Understanding Metrics

Workloads can and should be designed to emit a variety of metrics such as application metrics (number of requests, error codes), infrastructure metrics (CPU, memory, disk usage), etc. These metrics should be tied back to KPI(s) that are used to measure a certain aspect of the business. Understanding different workload metrics will allow you to select the right metric to monitor, and understand the availability or status of your workload and its dependencies.

In this case, a Lambda function gets invoked after every data write using the S3 PutObject API call. Understanding metrics related to the Lambda function will provide insight on what the right metrics are to determine the health of the dependent service i.e. the external data write service.

“AWS Lambda automatically monitors Lambda functions on your behalf and reports metrics through Amazon CloudWatch. To help you monitor your code as it executes, Lambda automatically tracks the number of requests, the execution duration per request, and the number of requests that result in an error. It also publishes the associated CloudWatch metrics and you can leverage these metrics to set CloudWatch custom alarms to enable automated responses to changes in metrics.” - https://docs.aws.amazon.com/lambda/latest/dg/lambda-monitoring.html

AWS Lambda provides default metrics on CloudWatch across three categories:

For the use-case in this lab, invocation metrics provided by Lambda will be used. The two key invocation metrics to focus on here are Invocations and Errors.

Monitoring the Errors metric will provide visibility into function errors. Function errors include exceptions thrown by your code and exceptions thrown by the Lambda runtime. The runtime returns errors for issues such as timeouts and configuration errors. This is a valuable metric to identify issues with the function code, or configuration, as well as certain issues related to the external service.

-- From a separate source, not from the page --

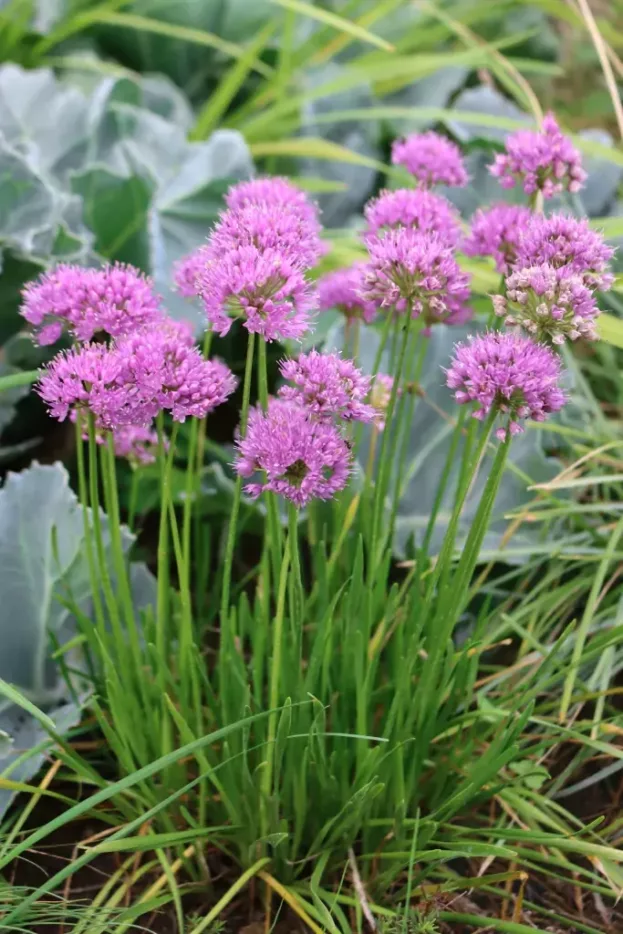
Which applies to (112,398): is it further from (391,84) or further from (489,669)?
(391,84)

For example, if the Lambda function is expecting the file written by the external service to be in a certain format, and if the written file does not match this format, it could result in a Lambda function error. Creating an alarm on Errors will provide visibility into the function execution.

There might be a situation where the external service is running at reduced capacity, some capabilities may be impaired, or it could be experiencing a complete outage with no data writes to S3. If no new files are being written to S3 monitoring for Lambda function errors will not suffice.

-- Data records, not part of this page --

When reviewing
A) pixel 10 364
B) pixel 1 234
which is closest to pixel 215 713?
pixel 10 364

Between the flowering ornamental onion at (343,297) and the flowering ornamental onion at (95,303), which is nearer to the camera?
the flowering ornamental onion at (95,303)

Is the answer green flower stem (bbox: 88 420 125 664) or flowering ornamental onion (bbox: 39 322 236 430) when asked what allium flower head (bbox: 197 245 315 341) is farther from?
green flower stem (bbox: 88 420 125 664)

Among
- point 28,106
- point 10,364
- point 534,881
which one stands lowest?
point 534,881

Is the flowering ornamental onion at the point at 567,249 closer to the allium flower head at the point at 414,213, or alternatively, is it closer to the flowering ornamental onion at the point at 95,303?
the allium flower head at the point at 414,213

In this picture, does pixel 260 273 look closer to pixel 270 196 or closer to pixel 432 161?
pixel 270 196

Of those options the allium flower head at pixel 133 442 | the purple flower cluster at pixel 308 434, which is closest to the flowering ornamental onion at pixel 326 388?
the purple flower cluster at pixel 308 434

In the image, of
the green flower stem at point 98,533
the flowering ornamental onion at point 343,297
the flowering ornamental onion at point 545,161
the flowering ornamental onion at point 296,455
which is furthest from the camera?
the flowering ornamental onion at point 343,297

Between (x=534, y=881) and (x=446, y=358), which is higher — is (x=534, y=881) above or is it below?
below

If the external service is no longer writing files to S3 at 50 second intervals, there would be no S3 notification, and subsequently, no Lambda invocations. As the Lambda function was never invoked, the Errors metric will show no change. A different approach is necessary.

The SLA with the external service expects new files to be written at 50 second intervals. The expected Lambda invocation rate is a minimum of 1 invocation per minute as a results of the S3 notifications. Now that a baseline has been established as to what the Invocations metric should look like, you can create an alarm to alert when the metric deviates from the baseline.

  1. Go to the Amazon CloudWatch console at https://console.aws.amazon.com/cloudwatch and click on Metrics

  2. In the search bar under All metrics, enter the name of the data read function - WA-Lab-DataReadFunction and press enter

  3. In the metric breakdown, select Lambda > By Resource and you will see a list of Lambda metrics available


  4. Check the box for the metric Invocations and observe the graph, you will see all the function invocations

  5. Change the range by clicking on the custom option and selecting 15 Minutes


  6. Change the period to 1 Minute by going to the Graphed metrics tab


You should now see a graph that has a data point at 1 minute intervals representing a Lambda function invocation. Each invocation represents a write to the S3 bucket. By monitoring the number and frequency of lambda invocations, you are monitoring the availability of the external service. If the number of invocations drops below the expected value, there may be an issue with the external service.